- [INPUT MATERIAL]
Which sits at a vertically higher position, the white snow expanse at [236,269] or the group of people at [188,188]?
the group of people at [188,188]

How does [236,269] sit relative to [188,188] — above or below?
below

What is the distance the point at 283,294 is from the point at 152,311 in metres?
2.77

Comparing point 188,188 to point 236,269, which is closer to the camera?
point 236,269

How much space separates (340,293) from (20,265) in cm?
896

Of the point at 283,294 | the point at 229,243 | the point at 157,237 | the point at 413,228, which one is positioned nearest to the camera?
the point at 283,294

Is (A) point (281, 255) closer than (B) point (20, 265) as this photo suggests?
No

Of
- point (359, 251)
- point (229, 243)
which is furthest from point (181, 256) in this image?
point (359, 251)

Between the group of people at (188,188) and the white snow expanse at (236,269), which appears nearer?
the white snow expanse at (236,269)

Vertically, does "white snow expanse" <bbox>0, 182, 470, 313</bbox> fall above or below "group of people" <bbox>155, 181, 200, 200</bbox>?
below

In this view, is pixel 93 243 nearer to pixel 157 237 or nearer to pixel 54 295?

- [EXERCISE GOAL] Output as a JSON list of strings every line of the data, starting at the line that contains "How does [236,269]" and ending at the last line of the data, one string per line and blank lines omitted.

- [EXERCISE OUTPUT]
[
  "How does [236,269] sit relative to [188,188] — above or below?",
  "below",
  "What is the distance the point at 283,294 is from the point at 152,311 in metres?",
  "2.77",
  "Comparing point 188,188 to point 236,269, which is closer to the camera?",
  "point 236,269",
  "How much space separates (340,293) from (20,265) in cm?",
  "896",
  "Of the point at 283,294 | the point at 229,243 | the point at 157,237 | the point at 413,228, which one is positioned nearest to the camera?",
  "the point at 283,294",
  "Is (A) point (281, 255) closer than (B) point (20, 265) as this photo suggests?",
  "No",
  "Of",
  "- point (359, 251)",
  "- point (229, 243)",
  "which is furthest from point (181, 256) in this image?",
  "point (359, 251)",
  "Between the group of people at (188,188) and the white snow expanse at (236,269), which appears nearer?",
  "the white snow expanse at (236,269)",
  "Vertically, does \"white snow expanse\" <bbox>0, 182, 470, 313</bbox> fall above or below \"group of people\" <bbox>155, 181, 200, 200</bbox>?",
  "below",
  "In this view, is pixel 93 243 nearer to pixel 157 237 or nearer to pixel 54 295?"
]